Your goal >>
Starting at the top of the entries below, write out each line up to and including the one containing "Quadrifid's avatar". Leave the pictures out.

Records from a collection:
================================
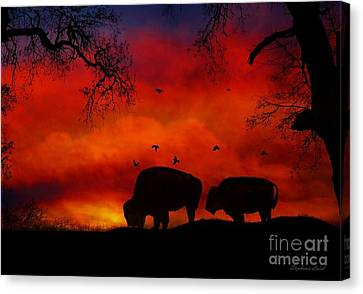 Buffalo Sunset Canvas Print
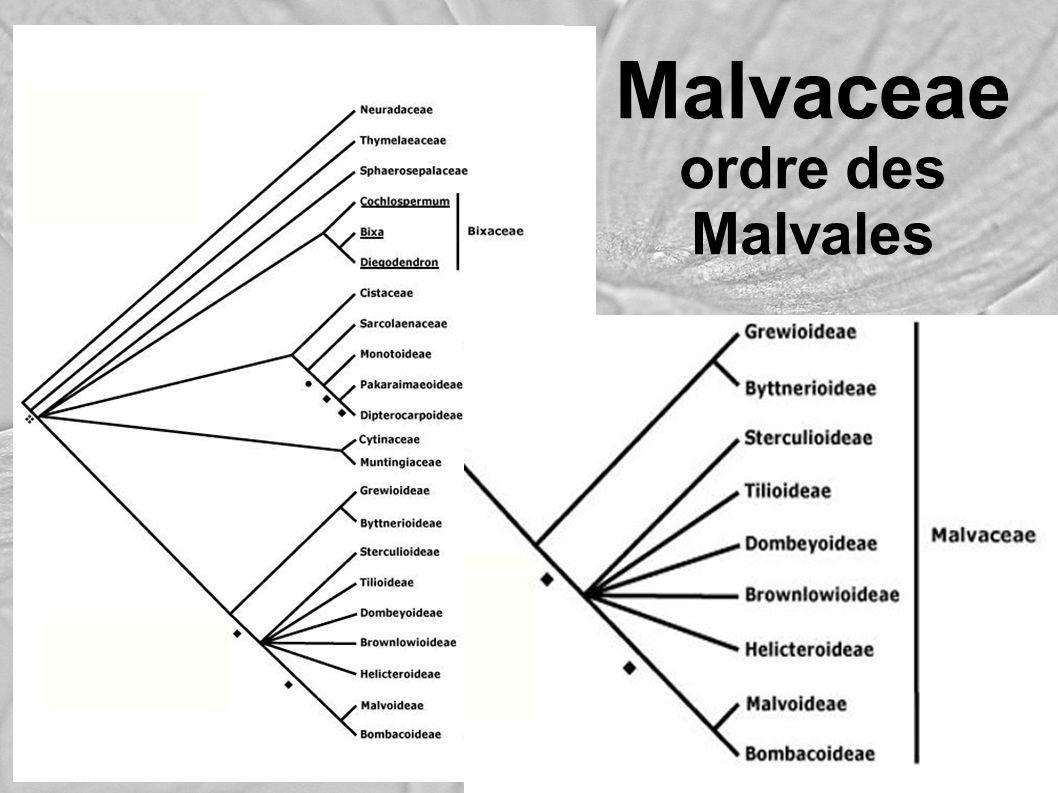 Malvaceaeordre des Malvales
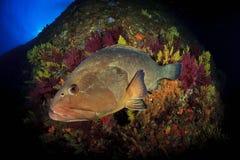 De tandbaars van Medeseilanden Royalty-vrije Stock Afbeeldingen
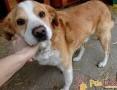 MILUTKI-bardzo kochany, pogodny, miły psiak szuka domu, adopcja
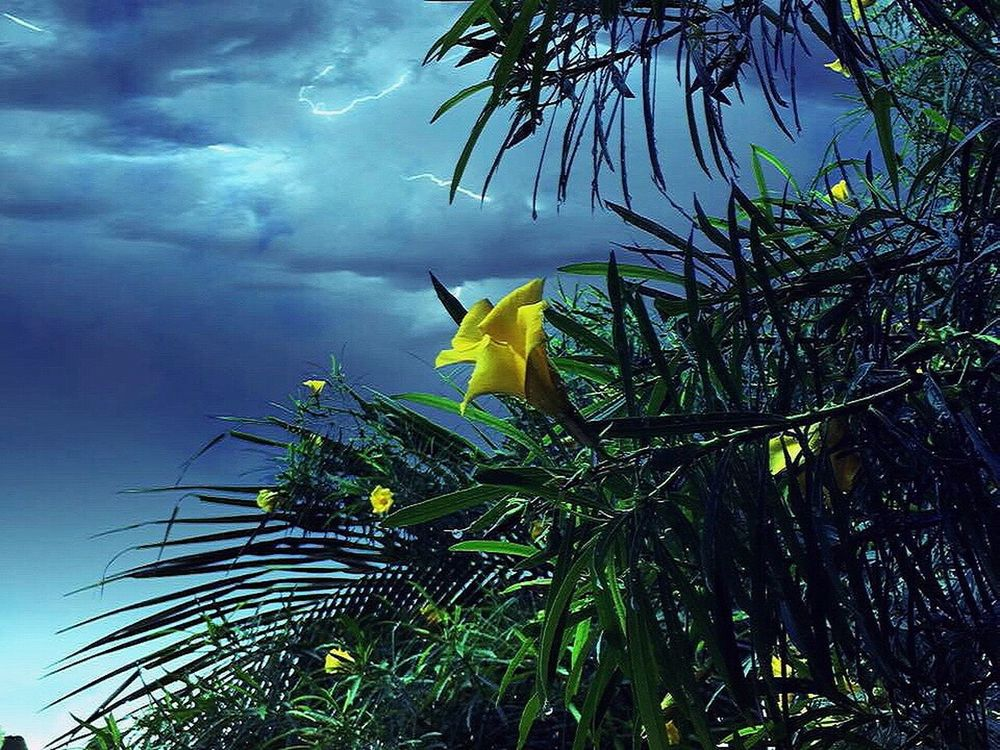 Adapted To The City Nature Low Angle View Beauty In Nature Sky No People Leaf Yellow Growth Day Tree Plant Cloud - Sky Outdoors Branch Close-up Yellow Flower Yellowbells Lightning Storm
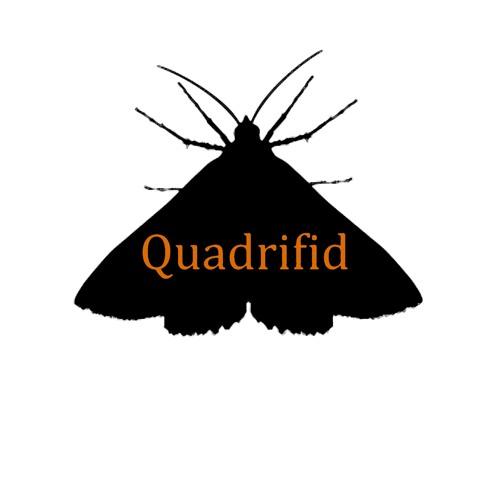 Quadrifid's avatar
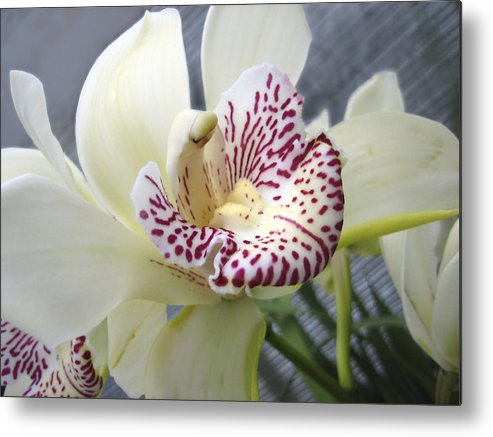 Orchid Metal Print featuring the photograph Orchid by Ann Powell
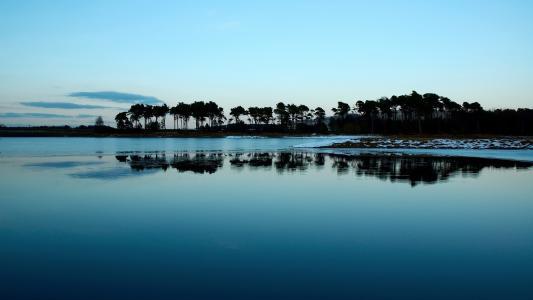 清晨,靠湖边,树木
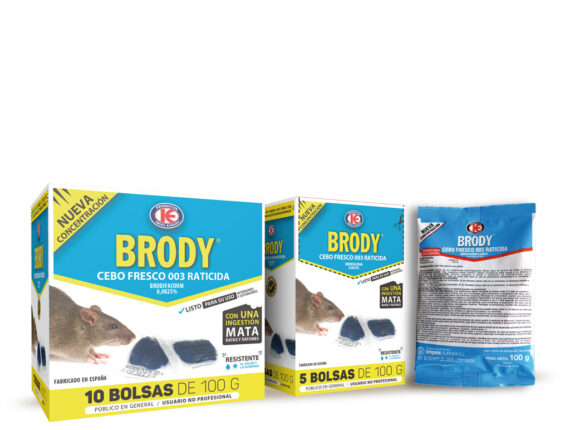 Brody expositor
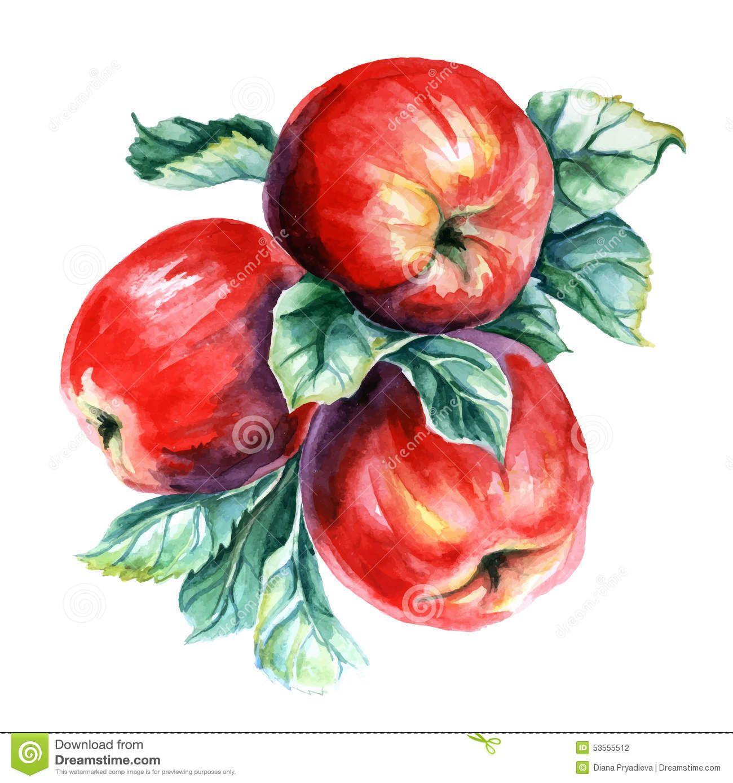 Watercolor Apple Vector Clip Art Stock Vector - Image ... (1300 x 1389 Pixel)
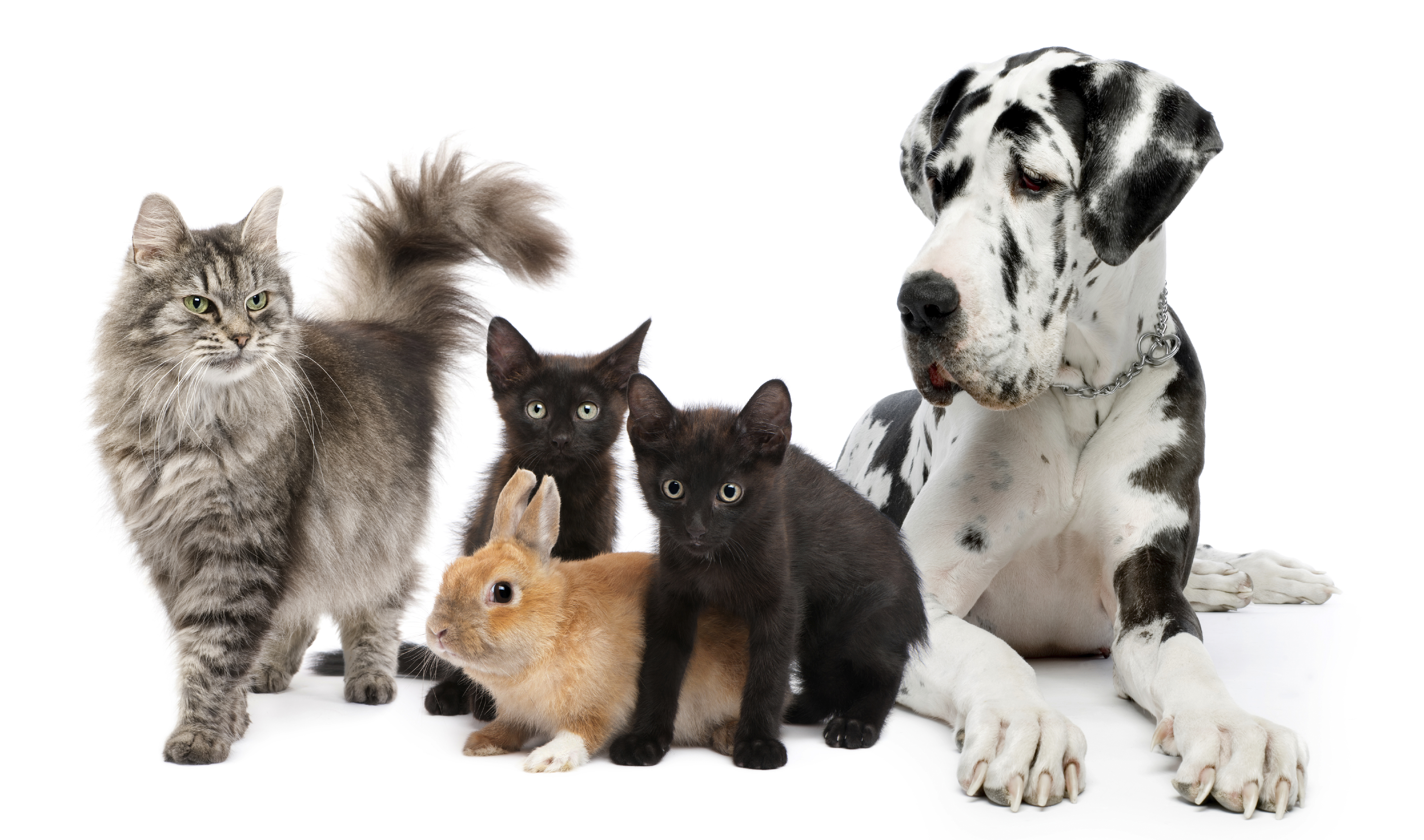 Importance Between Cats And Dogs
================================
Written response >>
 Buffalo Sunset Canvas Print
 Malvaceaeordre des Malvales
 De tandbaars van Medeseilanden Royalty-vrije Stock Afbeeldingen
 MILUTKI-bardzo kochany, pogodny, miły psiak szuka domu, adopcja
 Adapted To The City Nature Low Angle View Beauty In Nature Sky No People Leaf Yellow Growth Day Tree Plant Cloud - Sky Outdoors Branch Close-up Yellow Flower Yellowbells Lightning Storm
 Quadrifid's avatar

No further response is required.